Tetapi, luka karena peluru meriam di tubuhnya membuat Ignatius terbaring tak berdaya selama berbulan-bulan di atas pembaringannya di Benteng Loyola. Ignatius meminta buku-buku bacaan untuk menghilangkan rasa bosannya. Ia menyukai cerita-cerita tentang kepahlawanan, tetapi di sana hanya tersedia kisah hidup Yesus dan para kudus. Karena tidak ada pilihan lain, ia membaca juga buku-buku itu. Perlahan-lahan, buku-buku itu mulai menarik hatinya. Hidupnya mulai berubah. Ia berkata kepada dirinya sendiri, “Mereka adalah orang-orang yang sama seperti aku, jadi mengapa aku tidak bisa melakukan seperti apa yang telah mereka lakukan?” Semua kemuliaan dan kehormatan yang sebelumnya sangat ia dambakan, tampak tak berarti lagi baginya sekarang. Ia mulai meneladani para kudus dalam doa, silih dan perbuatan-perbuatan baik.

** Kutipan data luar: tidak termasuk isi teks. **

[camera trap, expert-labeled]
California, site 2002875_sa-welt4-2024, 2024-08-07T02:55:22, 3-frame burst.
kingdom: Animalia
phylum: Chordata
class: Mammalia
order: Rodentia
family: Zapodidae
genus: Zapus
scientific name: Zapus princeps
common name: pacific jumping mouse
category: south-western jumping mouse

St. Ignatius harus menderita banyak pencobaan dan penghinaan. Sebelum ia memulai karyanya yang hebat dengan membentuk Serikat Yesus, ia harus bersekolah. Ia belajar tata bahasa Latin. Sebagian besar murid dalam kelasnya adalah anak-anak, sementara Ignatius sudah berusia tiga puluh tiga tahun. Meskipun begitu, Ignatius pergi juga mengikuti pelajaran karena ia tahu bahwa ia memerlukan pengetahuan ini untuk membantunya kelak dalam pewartaannya. Dengan sabar dan tawa, ia menerima ejekan dan cemoohan dari teman-teman sekelasnya. Selama waktu itu, ia mulai mengajar dan mendorong orang lain untuk berdoa. Karena kegiatannya itu, ia dicurigai sebagai penyebar bidaah (=agama sesat) dan dipenjarakan untuk sementara waktu! Hal itu tidak menghentikan Ignatius. “Seluruh kota tidak akan cukup menampung begitu banyak rantai yang ingin aku kenakan karena cinta kepada Yesus,” katanya.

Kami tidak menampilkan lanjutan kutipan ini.